This work (and related efforts like Img and Buildah) is a big deal.
Right now docker images and Dockerfiles are joined at the hip to the Docker daemon.
It works great for local development, but for hosted systems that run on containers, it's a dire mess. I have personally slammed head-first into Docker-in-Docker quagmires on Kubernetes and Concourse. Not knowing the particular arcane rites and having neither sufficient eye of newt nor sufficient patience to get it to work, I like everyone else in the universe gave up.
Not an acceptable state of affairs, given the many problems of Dockerfiles in themselves. Dockerfiles force an ugly choice. You can have ease of development or you can have fast, safe production images. But you can't really have both.
Kaniko is another step in the direction of divorcing docker images as a means of distributing bits from Dockerfiles as a means of describing docker images from Docker daemons as a means for assembling the images. All three are different and should no longer be conflated.
Disclosure: I work for Pivotal, we have a lot of stuff that does stuff with containers.
> Not knowing the particular arcane rites and having neither sufficient eye of newt nor sufficient patience to get it to work, I like everyone else in the universe gave up.
One thing I feel like more people need to know: Docker container-images are really not that hard to build "manually", without using Docker. Just because Docker itself builds images by repeatedly invoking `docker run` and then snapshotting the new layers, people think that's what their build tools need to do as well. No! You just need to have the files you want, and know the config you want, and the ability to build a tar file.
Here's a look inside an average one-layer Docker image:
$ mkdir busybox_image; cd busybox_image
$ docker pull busybox:latest
$ docker save busybox:latest | tar x
$ tree
.
├── 8ac48589692a53a9b8c2d1ceaa6b402665aa7fe667ba51ccc03002300856d8c7.json
├── f4752d3dbb207ca444ab74169ca5e21c5a47085c4aba49e367315bd4ca3a91ba
│ ├── VERSION
│ ├── json
│ └── layer.tar
├── manifest.json
└── repositories
1 directory, 6 files
• `repositories` contains the tag refs that will be imported when you `docker load` this archive;• `manifest.json` contains the declarations needed for the daemon to unpack the layers into its storage backend (just a listing of the layer.tar files, basically);
• the SHA-named config file specifies how to reconstruct a container from this archive, if you dumped it from a container (and I believe it's optional when constructing a "fresh" archive for `docker load`ing);
Each SHA-named layer directory contains:
• a `layer.tar` file, which is what you'd expect, e.g.:
-rwxr-xr-x 0 0 0 1037528 16 May 2017 bin/bash
• a `json` file, specifying (the patch of!) the container config that that layer creates. (If you're composing a docker image from scratch, you just need the one layer, so you don't have to worry about the patching semantics.)That's pretty much it.
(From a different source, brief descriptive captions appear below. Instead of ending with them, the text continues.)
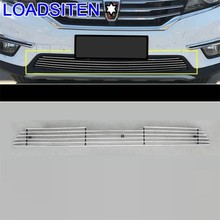Styling Mouldings Decoration Modified Modification car auto Accessories Racing Grills 16 17 18 FOR Morris Garages MG RX5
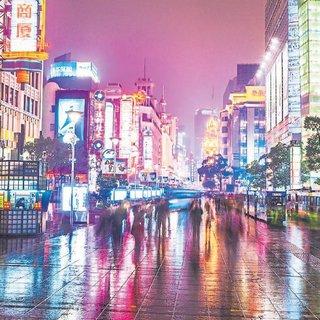 Grafitinin, lüksün ve alışverişin şehri Şanghay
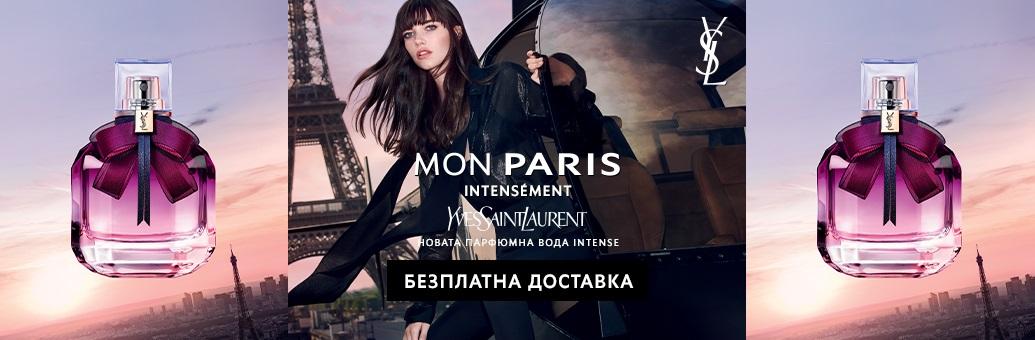 Yves Saint Laurent Mon Paris Intensément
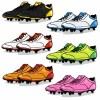 サッカーのスパイクの色々な種類とその特徴!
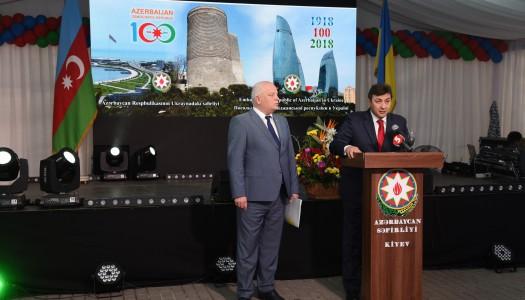 100-річчя від дня створення Азербайджанської Демократичної Республіки.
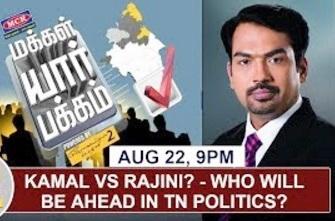 Makkal Yaar Pakkam | Kamal vs Rajini : Who will be ahead in TN politics..?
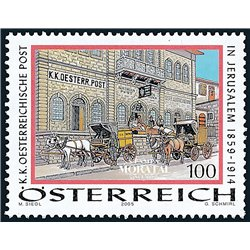 [23] 2005 Austria Sc 2008 The Post to Jerusalem  ** MNH Very Nice Stamps in Perfect Condition. (Scott)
Make a directory that looks like that, tar it up, and `docker load` will accept it and turn it into something you can `docker push` to a registry. No need to have the privileges required to run docker containers (i.e. unshare(3)) in your environment. (And `docker load` and `docker push` work fine without a working Docker execution backend, IIRC.)
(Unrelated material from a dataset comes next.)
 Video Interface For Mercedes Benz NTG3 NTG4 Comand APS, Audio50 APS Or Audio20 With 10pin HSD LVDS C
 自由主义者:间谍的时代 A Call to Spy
> `docker load` them, `docker push` to a registry. No need to run docker in docker.
This is missing the point.
The point of the tool is to do docker builds + pushes on Kubernetes (or inside other containerized environments) securely.
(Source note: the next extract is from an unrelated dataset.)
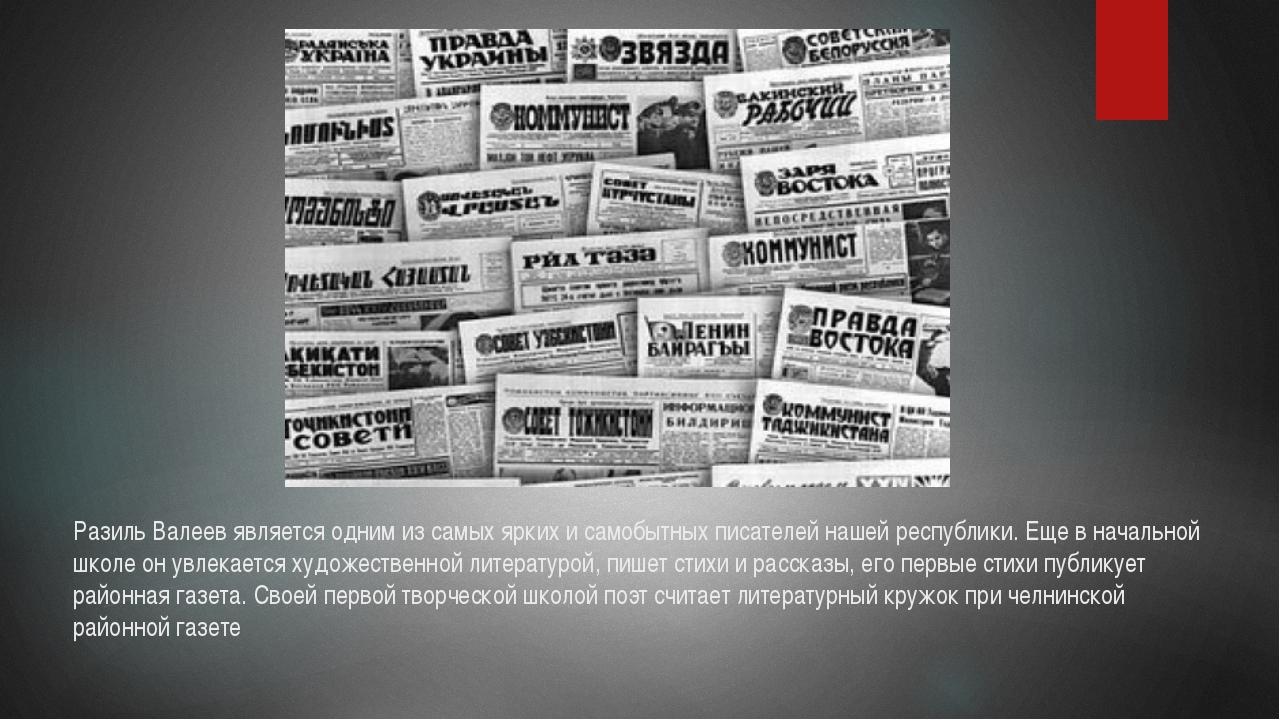 Разиль Валеев является одним из самых ярких и самобытных писателей нашей респ...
If you can `docker load/push`, that means you have access to a docker daemon. If that daemon is not docker-in-docker, you have root on the machine since access to the docker.sock is trivially the same as root.
As such, to do `docker load` + `docker push` in a containerized environment reasonably securely, you do need either docker-in-docker (which is probably insecure anyways if you need the container to be privileged still).
In addition, sure you can piece together a tarball, but the point of this tool is backwards compatibility with Dockerfiles, not to be able to manually piece things together.
I wasn't trying to argue against the existence of this product; I was, like I said, trying to make a separate point—that people don't realize it's very simple to manually construct Docker images, and that this kind of pipeline may be preferable to a Dockerfile-based one for some CI environments. (And, in such cases, you really didn't need to be waiting around for something like this to exist. You could have reached CI/CD nirvana long ago!)
> If you can `docker load/push`, that means you have access to a docker daemon.
Yes†, but by manually creating a container image, you've decoupled CI from CD: you no longer need to actually have a trustworthy execution sandbox on the machine that does the `docker push`-ing, because that machine never does any `docker run`-ing. It doesn't need, itself, to be docker-in-docker. It can just be a raw VM that has the docker daemon installed (sitting beside your K8s cluster), that receives webhook requests to download these tarballs, and then `docker load`s them and `docker push`es them.
---
† Though, consider:
• You can talk to a Docker registry without a Docker daemon. The Docker daemon<->Docker registry protocol is just a protocol. You can write another client for it. (Or, you can just carve the registry-client library out of Docker and re-use it as a Go library in your own Go code.)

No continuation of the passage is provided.